§ **Problem description**: Only the lines from the one containing "Studying the photograph, is" through the end of the data below should be copied, each exactly as written and with both ends kept.

§ **Exercise material**:

┌────────

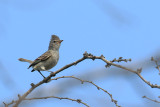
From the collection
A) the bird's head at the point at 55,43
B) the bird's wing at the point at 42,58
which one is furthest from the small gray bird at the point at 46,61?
the bird's head at the point at 55,43

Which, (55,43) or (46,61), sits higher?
(55,43)

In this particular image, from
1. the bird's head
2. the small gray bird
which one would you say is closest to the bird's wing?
the small gray bird

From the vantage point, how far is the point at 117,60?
10.8 feet

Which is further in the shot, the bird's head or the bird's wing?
the bird's head

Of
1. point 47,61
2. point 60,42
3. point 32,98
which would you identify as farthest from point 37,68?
point 32,98

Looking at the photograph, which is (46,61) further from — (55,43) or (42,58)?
(55,43)

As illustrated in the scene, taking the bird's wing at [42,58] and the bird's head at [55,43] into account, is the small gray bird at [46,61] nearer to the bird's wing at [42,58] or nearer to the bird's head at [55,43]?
the bird's wing at [42,58]

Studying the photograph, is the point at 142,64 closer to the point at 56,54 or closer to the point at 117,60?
the point at 117,60

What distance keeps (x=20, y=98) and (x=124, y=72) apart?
1574mm

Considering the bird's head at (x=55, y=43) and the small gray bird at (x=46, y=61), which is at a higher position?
the bird's head at (x=55, y=43)

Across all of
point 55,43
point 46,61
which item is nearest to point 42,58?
point 46,61

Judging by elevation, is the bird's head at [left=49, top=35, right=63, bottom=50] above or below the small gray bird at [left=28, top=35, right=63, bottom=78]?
above

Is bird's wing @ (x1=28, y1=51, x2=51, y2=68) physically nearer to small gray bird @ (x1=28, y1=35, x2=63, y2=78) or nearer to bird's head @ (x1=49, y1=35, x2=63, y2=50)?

└────────

§ **Reply**:
Studying the photograph, is the point at 142,64 closer to the point at 56,54 or closer to the point at 117,60?
the point at 117,60

What distance keeps (x=20, y=98) and (x=124, y=72) apart?
1574mm

Considering the bird's head at (x=55, y=43) and the small gray bird at (x=46, y=61), which is at a higher position?
the bird's head at (x=55, y=43)

Across all of
point 55,43
point 46,61
which item is nearest to point 42,58?
point 46,61

Judging by elevation, is the bird's head at [left=49, top=35, right=63, bottom=50] above or below the small gray bird at [left=28, top=35, right=63, bottom=78]?
above

Is bird's wing @ (x1=28, y1=51, x2=51, y2=68) physically nearer to small gray bird @ (x1=28, y1=35, x2=63, y2=78) or nearer to bird's head @ (x1=49, y1=35, x2=63, y2=50)?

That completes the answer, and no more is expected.